# Pump recommendations



## Daniel11 (Apr 17, 2014)

Thinking about picking up a vacuum pump. 

Any recommendations? Things to looks for? 

1.5 CFM 1 stage?


----------



## Daniel11 (Apr 18, 2014)

Bump


----------



## 360spyder (Apr 24, 2014)

I have the same question. Are you looking at the first one on amazon?


----------



## Daniel11 (Apr 26, 2014)

Ya.  Hah!


----------



## Daniel11 (May 2, 2014)

Well I got it.  It works really well.   

A bit more noise than I had hoped for.  And there is a fine mist of thin oil that comes out at first especially if you don't have the Hosea air tight and the oil cap super tight.  

It seemed to stop after a little use though.  

Not bad for $80


----------



## Ironbuilt (May 2, 2014)

Probably factory  overfilled in oil D. Run that bitch for a while to vent out oil so no contamination of the product you are workn on.
Are you running a filter to protect pump D?  Similar to this. ..


----------



## [email protected] (May 6, 2014)

Is that filter needed or just an extra? Iv not got a pump yeh but I didn't no about this filter in the pic.


----------



## [email protected] (May 6, 2014)

Daniel11 said:


> Thinking about picking up a vacuum pump.
> 
> Any recommendations? Things to looks for?
> 
> 1.5 CFM 1 stage?




How much volume will a 1.5cfm pull before the vacuum drops too low and struggles?


----------



## [email protected] (May 10, 2014)

do you need a vaccum gauge for a 1.5cfm? or is it fine to just set away and leave running till its done?


----------



## Ironbuilt (May 10, 2014)

Well for fuks sakes.  Gauge is needed so pump doesnt vary in pressure while underload.. say its pumping, then gets plugged for some reason, then plug dislodges and all the pressure shoots its load like a porn star.. and id  use filter so no oil gets sucked into pump and ruins it by chance.


----------



## lycan Venom (May 11, 2014)

This one!!!


----------



## Phoe2006 (May 11, 2014)

lycan Venom said:


> This one!!!



I like this one better


----------



## Ironbuilt (May 11, 2014)

Best you two go with the squirrel pump ..


----------



## [email protected] (May 11, 2014)

Ironbuilt said:


> Well for fuks sakes.  Gauge is needed so pump doesnt vary in pressure while underload.. say its pumping, then gets plugged for some reason, then plug dislodges and all the pressure shoots its load like a porn star.. and id  use filter so no oil gets sucked into pump and ruins it by chance.




Ok thanks, I'm at the stage were I want to invest in a pump now, I'm getting board of this hand pump (auto brake bleeder pump) and I think its starting to wear down, as time goes on its starting to lose the vaccum faster, it was only $30-40 so its had its werth. Think I will get a 1.5cfm 1stage also.


----------



## Ironbuilt (May 12, 2014)

▶ **Input data**:
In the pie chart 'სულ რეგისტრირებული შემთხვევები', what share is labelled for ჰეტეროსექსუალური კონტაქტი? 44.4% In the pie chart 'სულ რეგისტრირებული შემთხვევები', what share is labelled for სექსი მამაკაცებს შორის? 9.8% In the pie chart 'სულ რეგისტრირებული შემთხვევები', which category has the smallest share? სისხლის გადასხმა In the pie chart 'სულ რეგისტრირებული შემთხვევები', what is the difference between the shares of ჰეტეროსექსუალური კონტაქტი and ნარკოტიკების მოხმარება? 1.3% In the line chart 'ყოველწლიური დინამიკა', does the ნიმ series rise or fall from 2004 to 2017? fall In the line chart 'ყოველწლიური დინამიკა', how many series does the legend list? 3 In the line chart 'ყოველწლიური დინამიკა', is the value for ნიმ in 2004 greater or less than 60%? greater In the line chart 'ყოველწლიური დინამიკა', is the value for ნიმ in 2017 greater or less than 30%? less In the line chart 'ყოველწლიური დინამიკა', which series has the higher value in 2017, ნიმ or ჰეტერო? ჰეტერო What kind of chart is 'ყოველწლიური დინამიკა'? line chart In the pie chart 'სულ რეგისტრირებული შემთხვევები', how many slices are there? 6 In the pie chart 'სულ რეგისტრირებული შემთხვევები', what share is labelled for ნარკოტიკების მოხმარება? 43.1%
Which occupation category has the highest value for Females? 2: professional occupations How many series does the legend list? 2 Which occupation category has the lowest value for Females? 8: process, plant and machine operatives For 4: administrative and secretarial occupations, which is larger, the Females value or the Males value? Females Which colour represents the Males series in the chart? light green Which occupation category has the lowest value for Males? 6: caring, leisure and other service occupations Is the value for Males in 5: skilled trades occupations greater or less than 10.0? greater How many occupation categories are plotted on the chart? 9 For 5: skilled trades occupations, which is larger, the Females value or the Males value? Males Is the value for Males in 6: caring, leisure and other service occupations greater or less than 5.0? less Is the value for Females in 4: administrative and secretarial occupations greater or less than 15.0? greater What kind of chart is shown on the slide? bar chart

▶ **What you will do**:
**A.** Reproduce the vacuum pump thread word for word, from "A bit more noise" down to "cap super tight.".
**B.** For each statement, say whether the vacuum pump thread supports it, answering yes or no and quoting the deciding words: (i) Daniel11 says the pump cost $80; (ii) Daniel11 found the pump quieter than expected; (iii) the hand pump one poster wants to replace cost $30 to $40.
The listing is separate material and unrelated to the vacuum pump thread.

▶ **Answers to each task**:
**A.**
A bit more noise than I had hoped for.  And there is a fine mist of thin oil that comes out at first especially if you don't have the Hosea air tight and the oil cap super tight.

**B.**
(i) Yes: "Not bad for $80"
(ii) No: "A bit more noise than I had hoped for."
(iii) Yes: "it was only $30-40"